**Texto para leer:**
──────────
Si es verdad que el presidente Santos llamó al presidente impostor de Venezuela, Nicolás Maduro, para informarle que iba a recibir al jefe de la oposición, Henrique Capriles, estamos ante una clara abdicación de soberanía. Mucho se ha especulado acerca de si la movida de Santos obedecía a un cálculo, algo así como una apuesta para ver qué tipo de reacción tomaba Maduro o más bien una cosa ideada con el fin de demostrar independencia y zafarse de la tutela del vecino en las negociaciones de La Habana con las FARC, y ganar puntos en la contienda presidencial ya en marcha en el país. Sea lo que fuere, es inaceptable que en las relaciones internacionales se proceda como jugando al póker. La política exterior debe llevarse con más seriedad y obedeciendo a criterios muy pensados y de largo aliento.
──────────
**Datos registrados:**
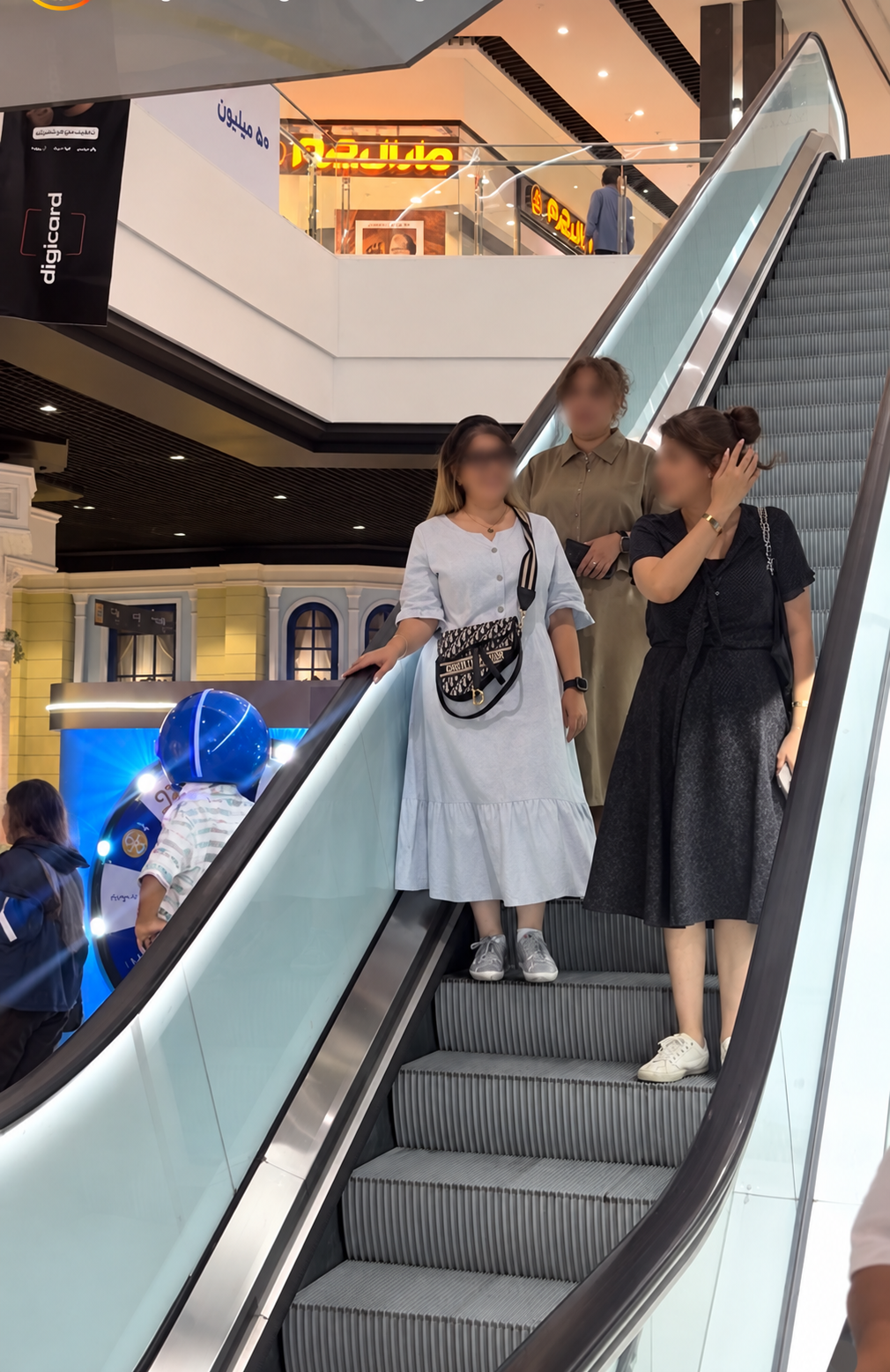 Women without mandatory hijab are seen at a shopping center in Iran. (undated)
──────────
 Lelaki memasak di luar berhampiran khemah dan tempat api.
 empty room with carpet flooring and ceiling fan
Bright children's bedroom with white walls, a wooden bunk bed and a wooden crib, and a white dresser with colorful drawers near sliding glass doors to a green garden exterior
──────────
**Acción requerida:**
Cita sin cambios el tramo del texto sobre la llamada de Santos a Maduro que va desde "Si es verdad" hasta "de largo aliento.".

**Tu respuesta:**
Si es verdad que el presidente Santos llamó al presidente impostor de Venezuela, Nicolás Maduro, para informarle que iba a recibir al jefe de la oposición, Henrique Capriles, estamos ante una clara abdicación de soberanía. Mucho se ha especulado acerca de si la movida de Santos obedecía a un cálculo, algo así como una apuesta para ver qué tipo de reacción tomaba Maduro o más bien una cosa ideada con el fin de demostrar independencia y zafarse de la tutela del vecino en las negociaciones de La Habana con las FARC, y ganar puntos en la contienda presidencial ya en marcha en el país. Sea lo que fuere, es inaceptable que en las relaciones internacionales se proceda como jugando al póker. La política exterior debe llevarse con más seriedad y obedeciendo a criterios muy pensados y de largo aliento.